In this context, we replace the theme board of directors with general board of directors. As we said at the beginning, the GBoD consists of the general administration and the supervisory board. The last notion is not entirely new, since in Germany, the problem of the board of directors has already been raised and the supervisory board has already been pronounced. However, we have compensated for the shortcomings to allow this concept to be general. The enterprise’s general board of directors, by definition, is the aggregated administrative body established by the chief executive officer or the majority shareholder or the majority partner or the owner of the company and having a dual mission, that of directing and supervising the enterprise, and which must lead the latter on the path to success and sustainability.
The general administration, then, plays an active role while the supervisory board plays a passive role. The supervisory board works hand in hand with the general administration in terms of advice and control and cannot, under any circumstances, be an executive body that can commit the enterprise to any matter. The supervisory board may be made up of natural and/or legal persons – consultants, consulting firms, agencies, etc. – and must have a secretary whose tasks are data collection from the executive board, coordination, etc. ; the functions of the enterprise’s supervisory board must be defined in advance in the enterprise’s bylaws and must be simple and concise as far as possible. The supervisory board has a fiduciary duty to the chief executive officer or the majority shareholder or the majority partner or the owner or the shareholders or partners.
In the case of an enterprise that does not have a majority shareholder or partner, it must appoint or choose, at the general meeting, a person to perform this position. The supervisory board is in the passive if it is composed of resource people who have permanent seats, but it is in the acute passive if it is composed only of representatives of the shareholders or partners. In fact, the supervisory board, by definition, is the fiduciary body responsible for overseeing the actions, as the case may be, the performance and development of the enterprise on the one hand and providing advice to the general administration and/or the executive board on the other. The enterprise’s supervisory board can make recommendations, can participate in the development of the enterprise’s objectives, etc., but it should not be a decision-making body.

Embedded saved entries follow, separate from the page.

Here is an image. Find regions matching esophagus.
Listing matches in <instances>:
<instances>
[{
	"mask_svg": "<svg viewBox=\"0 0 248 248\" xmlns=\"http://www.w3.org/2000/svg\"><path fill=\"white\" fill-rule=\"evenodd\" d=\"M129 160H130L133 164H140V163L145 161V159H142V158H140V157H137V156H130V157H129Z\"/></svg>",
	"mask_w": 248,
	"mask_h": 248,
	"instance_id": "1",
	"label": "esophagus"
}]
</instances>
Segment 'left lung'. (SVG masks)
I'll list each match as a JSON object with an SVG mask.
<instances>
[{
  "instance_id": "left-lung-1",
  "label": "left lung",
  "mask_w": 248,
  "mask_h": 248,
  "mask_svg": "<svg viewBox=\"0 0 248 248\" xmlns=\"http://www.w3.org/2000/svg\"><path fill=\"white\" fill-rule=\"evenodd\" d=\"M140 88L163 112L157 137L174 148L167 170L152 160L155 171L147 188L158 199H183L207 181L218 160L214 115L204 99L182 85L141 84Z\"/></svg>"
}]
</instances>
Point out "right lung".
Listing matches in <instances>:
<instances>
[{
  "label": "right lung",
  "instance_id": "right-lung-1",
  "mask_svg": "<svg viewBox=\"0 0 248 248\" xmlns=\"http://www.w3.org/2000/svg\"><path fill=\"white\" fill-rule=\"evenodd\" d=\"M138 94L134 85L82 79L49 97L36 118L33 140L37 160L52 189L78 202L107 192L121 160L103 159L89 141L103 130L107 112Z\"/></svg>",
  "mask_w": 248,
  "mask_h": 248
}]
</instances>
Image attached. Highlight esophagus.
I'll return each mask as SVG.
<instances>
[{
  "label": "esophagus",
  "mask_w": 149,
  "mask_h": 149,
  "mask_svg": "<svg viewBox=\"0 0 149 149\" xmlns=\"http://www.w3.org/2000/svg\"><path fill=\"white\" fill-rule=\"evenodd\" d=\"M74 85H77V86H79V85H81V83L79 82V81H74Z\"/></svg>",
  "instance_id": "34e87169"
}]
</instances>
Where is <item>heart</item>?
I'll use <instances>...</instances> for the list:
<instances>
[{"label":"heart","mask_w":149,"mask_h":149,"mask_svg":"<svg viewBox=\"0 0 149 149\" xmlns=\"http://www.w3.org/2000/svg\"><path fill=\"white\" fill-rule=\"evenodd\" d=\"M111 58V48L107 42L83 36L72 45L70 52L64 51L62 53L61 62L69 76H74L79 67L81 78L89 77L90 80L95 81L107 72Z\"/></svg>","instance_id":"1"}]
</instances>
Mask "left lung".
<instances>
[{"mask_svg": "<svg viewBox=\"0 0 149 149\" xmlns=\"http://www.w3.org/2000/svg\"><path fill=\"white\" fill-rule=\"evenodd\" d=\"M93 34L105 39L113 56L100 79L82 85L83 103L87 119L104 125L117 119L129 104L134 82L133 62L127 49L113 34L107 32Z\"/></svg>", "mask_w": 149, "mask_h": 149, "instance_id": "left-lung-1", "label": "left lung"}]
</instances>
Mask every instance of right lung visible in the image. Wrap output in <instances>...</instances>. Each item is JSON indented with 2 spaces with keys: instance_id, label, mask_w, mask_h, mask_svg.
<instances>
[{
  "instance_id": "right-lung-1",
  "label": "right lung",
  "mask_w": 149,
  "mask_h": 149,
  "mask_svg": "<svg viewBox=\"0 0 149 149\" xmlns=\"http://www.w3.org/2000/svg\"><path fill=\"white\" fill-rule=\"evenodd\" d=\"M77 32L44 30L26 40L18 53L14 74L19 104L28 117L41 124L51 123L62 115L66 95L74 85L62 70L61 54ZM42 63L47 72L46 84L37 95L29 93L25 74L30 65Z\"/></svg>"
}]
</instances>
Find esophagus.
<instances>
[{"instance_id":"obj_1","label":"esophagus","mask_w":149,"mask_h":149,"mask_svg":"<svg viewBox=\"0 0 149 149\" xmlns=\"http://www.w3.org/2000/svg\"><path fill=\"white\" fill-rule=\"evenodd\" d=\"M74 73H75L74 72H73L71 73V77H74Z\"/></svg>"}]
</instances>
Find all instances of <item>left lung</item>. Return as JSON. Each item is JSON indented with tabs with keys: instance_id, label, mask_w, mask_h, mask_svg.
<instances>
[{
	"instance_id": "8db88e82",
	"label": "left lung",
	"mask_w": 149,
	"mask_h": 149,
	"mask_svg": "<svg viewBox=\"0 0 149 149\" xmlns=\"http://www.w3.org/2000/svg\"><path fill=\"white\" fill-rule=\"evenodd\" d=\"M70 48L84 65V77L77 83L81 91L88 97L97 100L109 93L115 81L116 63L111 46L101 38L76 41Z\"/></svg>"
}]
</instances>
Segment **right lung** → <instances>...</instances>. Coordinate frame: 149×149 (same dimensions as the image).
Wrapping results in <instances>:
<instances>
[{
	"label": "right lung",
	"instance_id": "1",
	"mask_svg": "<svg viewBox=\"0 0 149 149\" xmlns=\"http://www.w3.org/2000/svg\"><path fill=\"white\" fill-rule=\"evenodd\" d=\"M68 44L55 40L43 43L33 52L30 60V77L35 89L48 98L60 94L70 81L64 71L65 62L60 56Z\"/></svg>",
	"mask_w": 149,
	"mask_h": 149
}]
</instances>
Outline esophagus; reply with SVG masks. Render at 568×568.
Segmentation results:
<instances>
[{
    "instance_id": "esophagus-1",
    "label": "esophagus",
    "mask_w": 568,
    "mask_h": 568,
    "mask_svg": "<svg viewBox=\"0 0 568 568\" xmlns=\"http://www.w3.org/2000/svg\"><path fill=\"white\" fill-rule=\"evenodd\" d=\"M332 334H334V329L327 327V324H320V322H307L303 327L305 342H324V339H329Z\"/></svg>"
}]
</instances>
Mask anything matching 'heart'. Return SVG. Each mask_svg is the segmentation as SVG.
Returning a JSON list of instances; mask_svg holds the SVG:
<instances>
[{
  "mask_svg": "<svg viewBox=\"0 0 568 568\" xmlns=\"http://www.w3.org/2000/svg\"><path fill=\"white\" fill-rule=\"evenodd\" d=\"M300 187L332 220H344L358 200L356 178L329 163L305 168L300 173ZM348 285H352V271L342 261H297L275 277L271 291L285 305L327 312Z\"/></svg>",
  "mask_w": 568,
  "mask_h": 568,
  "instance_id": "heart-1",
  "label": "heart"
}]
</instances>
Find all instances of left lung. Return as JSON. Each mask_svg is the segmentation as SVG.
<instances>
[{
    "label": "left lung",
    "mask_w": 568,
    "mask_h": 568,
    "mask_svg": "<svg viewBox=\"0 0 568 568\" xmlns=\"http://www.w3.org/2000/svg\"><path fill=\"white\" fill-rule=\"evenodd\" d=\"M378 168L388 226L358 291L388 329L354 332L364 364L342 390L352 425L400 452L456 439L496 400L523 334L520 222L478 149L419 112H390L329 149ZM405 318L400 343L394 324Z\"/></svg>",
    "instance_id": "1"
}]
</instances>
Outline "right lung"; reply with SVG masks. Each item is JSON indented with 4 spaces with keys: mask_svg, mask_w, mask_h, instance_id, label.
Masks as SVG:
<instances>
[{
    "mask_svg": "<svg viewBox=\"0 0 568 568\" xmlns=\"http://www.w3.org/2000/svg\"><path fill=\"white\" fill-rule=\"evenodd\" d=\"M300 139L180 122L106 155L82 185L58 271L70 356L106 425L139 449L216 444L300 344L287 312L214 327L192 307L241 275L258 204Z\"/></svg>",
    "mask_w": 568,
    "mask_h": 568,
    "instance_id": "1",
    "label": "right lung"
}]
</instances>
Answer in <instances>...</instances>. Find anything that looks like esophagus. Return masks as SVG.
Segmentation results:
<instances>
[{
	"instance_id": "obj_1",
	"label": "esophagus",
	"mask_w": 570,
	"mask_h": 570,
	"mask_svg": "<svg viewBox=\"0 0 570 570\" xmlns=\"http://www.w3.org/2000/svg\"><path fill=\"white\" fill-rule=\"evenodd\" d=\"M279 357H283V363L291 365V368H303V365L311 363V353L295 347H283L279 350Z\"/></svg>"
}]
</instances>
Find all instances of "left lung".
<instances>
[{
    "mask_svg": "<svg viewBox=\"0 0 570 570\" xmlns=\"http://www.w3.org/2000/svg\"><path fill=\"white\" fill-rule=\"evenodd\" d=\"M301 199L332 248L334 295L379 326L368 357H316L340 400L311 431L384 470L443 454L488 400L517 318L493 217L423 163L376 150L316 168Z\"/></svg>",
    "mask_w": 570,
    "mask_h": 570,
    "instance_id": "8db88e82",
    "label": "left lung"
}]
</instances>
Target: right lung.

In short, we are not removing the theme of the board of directors, but we have analysed it and reformulated it under the concept of the executive board. The executive board of the enterprise, by definition, is all the executives or directors instituted by the general administration and who have delegated power to help it manage the enterprise with a view to its smooth running and concrete results. In fact, the executive board is composed of the general administration and all of its executives or directors. They manage the day-to-day operations of the enterprise.